Description of the task:
Repeat verbatim the passage of the Fibonacci hashing notebook from "2. **Multiplication**: The" to "Why Fibonacci Hashing?".

Excerpt to read:
------------------------------------------------------------

# Fibonacci Hashing Demonstration

This notebook demonstrates the principles and benefits of Fibonacci hashing, a multiplicative hashing technique that efficiently maps hash values to indices in power-of-2 sized hash tables.

## What is Fibonacci Hashing?

Fibonacci hashing is a multiplicative hashing method that uses the golden ratio to distribute hash values uniformly across a hash table. The technique is particularly effective for power-of-2 sized tables and is used in high-performance systems like Java's HashMap and Python's dict implementation.

### Key Concepts

1. **Magic Constant**: The value `11400714819323198485`, derived from `2^64 / φ` (where φ is the golden ratio ≈ 1.618)
2. **Multiplication**: The hash value is multiplied by the magic constant
3. **Bit Shift**: The high-order bits are extracted via right shift to get the final index
4. **Power-of-2 Tables**: The method works best with hash table sizes that are powers of 2 (8, 16, 32, 1024, etc.)

### Why Fibonacci Hashing?

- **Uniform Distribution**: Distributes hash values evenly across the table
- **Performance**: Fast computation using only multiplication and bit shift
- **Simplicity**: Elegant mathematical foundation
- **Proven**: Used in production systems for decades

## Comparison Methods

We'll compare Fibonacci hashing against two traditional approaches:

1. **Modulo Hashing**: `index = hash_value % table_size` (simple but slower)
2. **Bitwise AND**: `index = hash_value & (table_size - 1)` (fast but poor distribution)

Let's explore how these methods perform!

## Setup and Imports

In [None]:
import json
import subprocess
import tempfile
import os
import time
import numpy as np
import matplotlib.pyplot as plt
from collections import Counter
from pathlib import Path

# Fibonacci hashing constant
FIB_HASH_64_MAGIC = 11400714819323198485

print("✓ Imports successful")
print(f"✓ Fibonacci magic constant: {FIB_HASH_64_MAGIC}")

## Data Generation

We'll generate sample data and use it to demonstrate the hashing methods. For this demonstration, we'll generate a collection of hash values using Python's built-in `hash()` function.

In [None]:
# Generate sample data for hashing demonstration
# We'll create a diverse set of hash values from different data types

sample_data = [
    "user_001", "user_002", "user_003", "user_004", "user_005",
    "product_A", "product_B", "product_C", "product_D", "product_E",
    "transaction_2024_01", "transaction_2024_02", "transaction_2024_03",
    "cache_key_alpha", "cache_key_beta", "cache_key_gamma",
    "session_abc123", "session_def456", "session_ghi789",
    "index_0", "index_1", "index_2", "index_3", "index_4",
    "data_x", "data_y", "data_z", "data_w", "data_v",
    "record_1000", "record_2000", "record_3000", "record_4000", "record_5000"

------------------------------------------------------------

Recorded information:
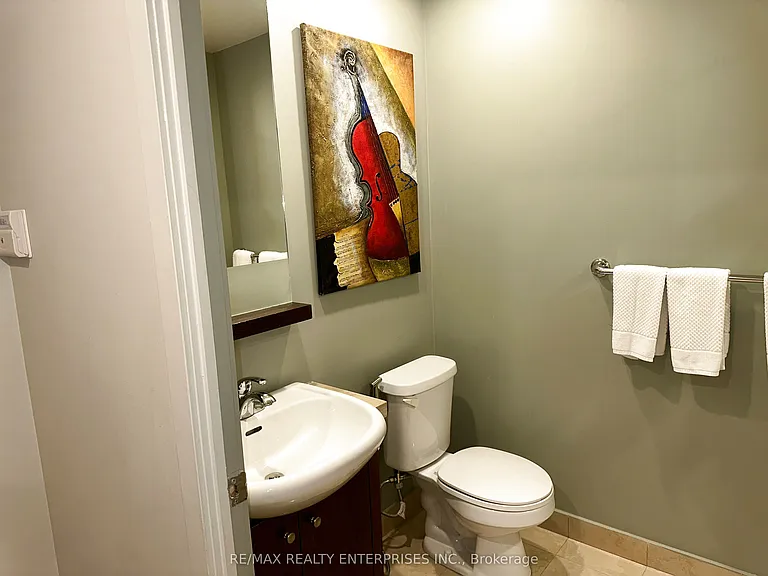 8 York St #2710 — Photo 20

------------------------------------------------------------

Task answer:
2. **Multiplication**: The hash value is multiplied by the magic constant
3. **Bit Shift**: The high-order bits are extracted via right shift to get the final index
4. **Power-of-2 Tables**: The method works best with hash table sizes that are powers of 2 (8, 16, 32, 1024, etc.)

### Why Fibonacci Hashing?